Home Repair (alt.home.repair) For all homeowners and DIYers with many experienced tradesmen. Solve your toughest home fix-it problems.

Reply
 
LinkBack Thread Tools Search this Thread Display Modes
  #1   Report Post  
Posted to alt.home.repair
RES RES is offline
external usenet poster
 
Posts: 17
Default Oak Flooring

How is hardwood flooring fastened down over a concrete slab. This is the
real oak that is then sanded and finished.

If an oak floor, such as the above, has been refinished once, can it be
sanded and refinished again for a third go-round?

If a natural colored oak floor that has been refinished previously is sanded
out, can it be stained a darker color?

Thank you in advance.

Roger

  #2   Report Post  
Posted to alt.home.repair
external usenet poster
 
Posts: 2,025
Default Oak Flooring


"RES" wrote in message
...
How is hardwood flooring fastened down over a concrete slab. This is the
real oak that is then sanded and finished.


Probably an adhesive. Not usually done over concrete though.



If an oak floor, such as the above, has been refinished once, can it be
sanded and refinished again for a third go-round?
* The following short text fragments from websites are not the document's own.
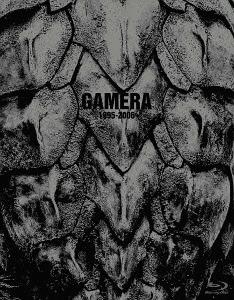 平成ガメラ4Kデジタル復元版 Blu-ray BOX[Blu-ray] / 特撮 / ※ゆうメール利用不可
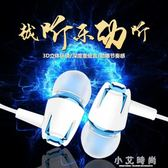 夜光重低音入耳式耳機 通用vivo直插型耳機 帶麥手機線控oppo耳機 小艾時尚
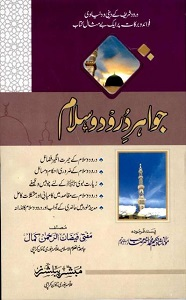 Jawahir Durood o Salam By Mufti Faizan ur Rahman Kamal جواہر درود و سلام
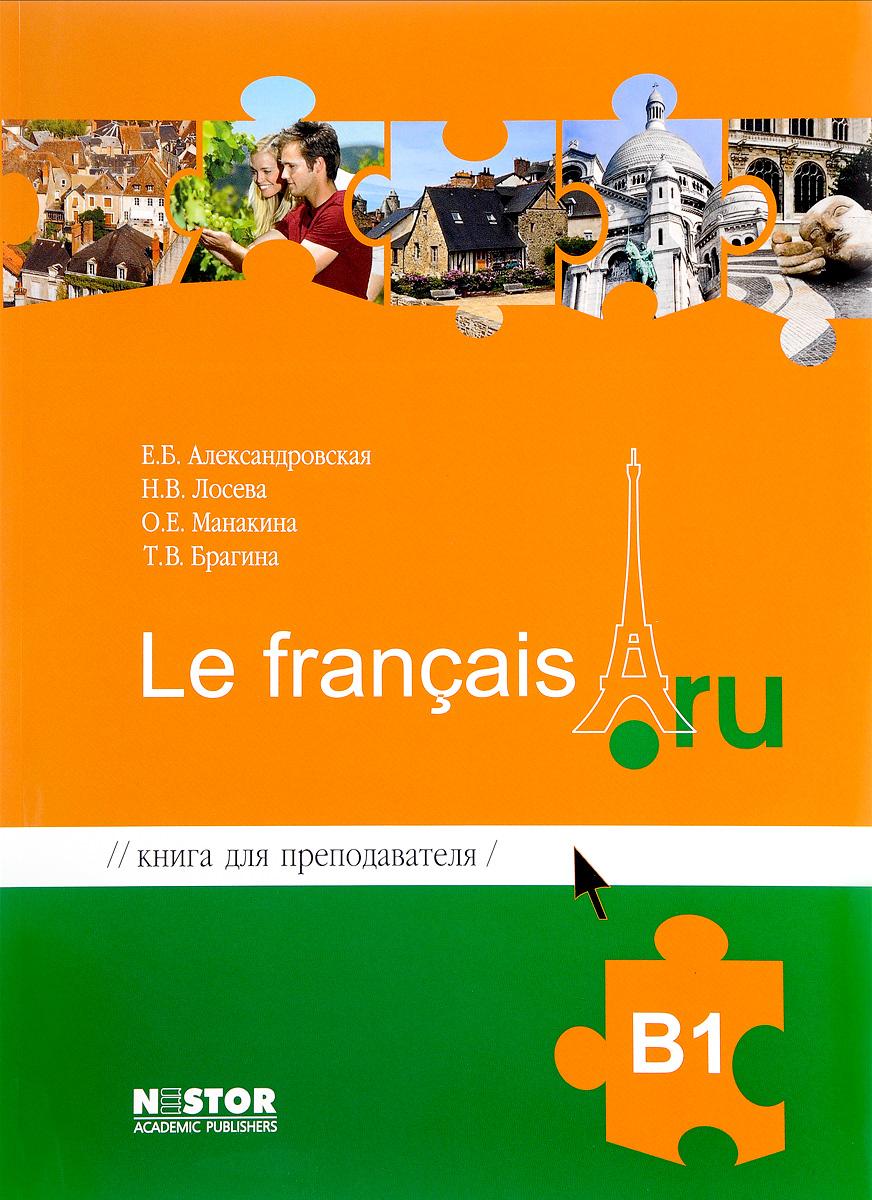 Книга для преподавателя к учебнику французского языка / Le francais.ru B1 (+ CD)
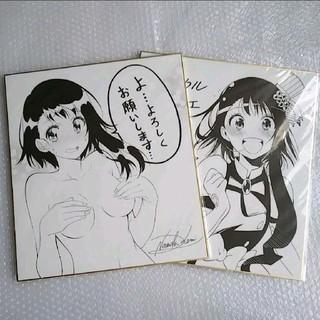 ニセコイ 小野寺小咲&マジカルパティシエ小咲ちゃん 複製サイン色紙 セット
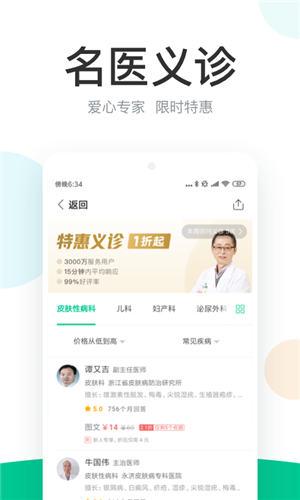 丁香医生官网下载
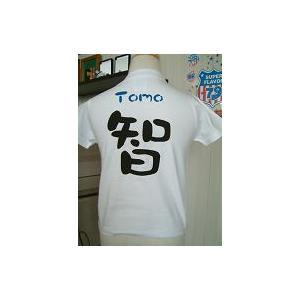 子供服 作る オリジナル子供服名前TシャツA_ t-time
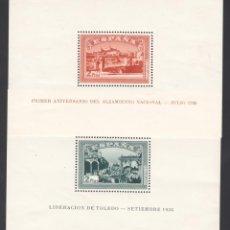 Sellos: ESPAÑA, 1937 EDIFIL Nº 836 / 837 /*/, ANIVERSARIO DEL ALZAMIENTO NACIONAL,. Lote 222162382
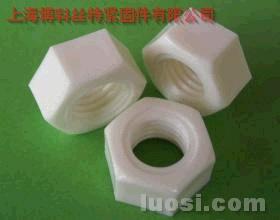PP白色六角螺母
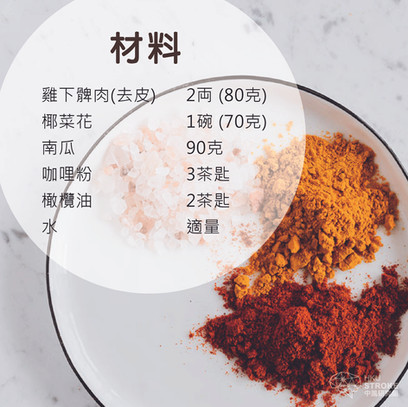 hku-stroke-recipes-ckd_2-cauliflower-chi
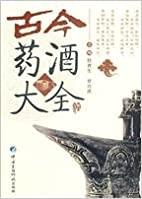Book ancient wine Daquan(Chinese Edition)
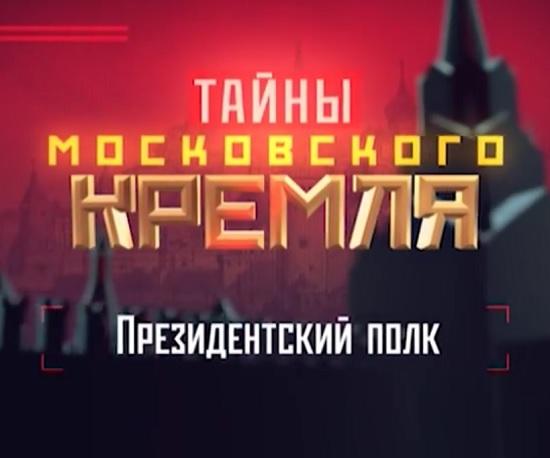 Тула кино Время первых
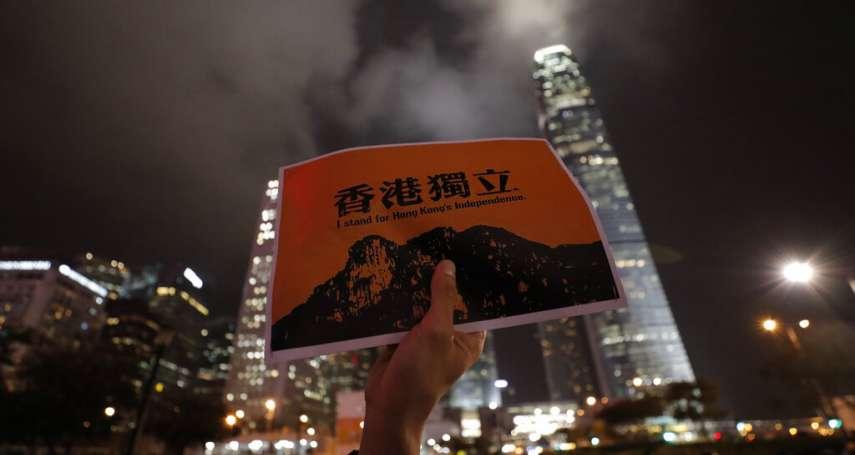 李忠謙專欄:按照新華社標準─港版國安法「魯莽、傲慢、自戀」,是「破壞國際秩序最危險的癌擴散」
If a natural colored oak floor that has been refinished previously is
sanded out, can it be stained a darker color?

Thank you in advance.


Yes
Yes
You're welcome

  #3   Report Post  
Posted to alt.home.repair
external usenet poster
 
Posts: 8,589
Default Oak Flooring

On Sat, 14 Aug 2010 00:36:37 -0400, "Ed Pawlowski" wrote:


"RES" wrote in message
...
How is hardwood flooring fastened down over a concrete slab. This is the
real oak that is then sanded and finished.


Probably an adhesive. Not usually done over concrete though.


It's actually done pretty regularly around here where the slab house is king.
I have bamboo over concrete, which isn't all that great of an idea as it turns
out. Some day I'll probably rip it up and put down some sort of hardwood.


If an oak floor, such as the above, has been refinished once, can it be
sanded and refinished again for a third go-round?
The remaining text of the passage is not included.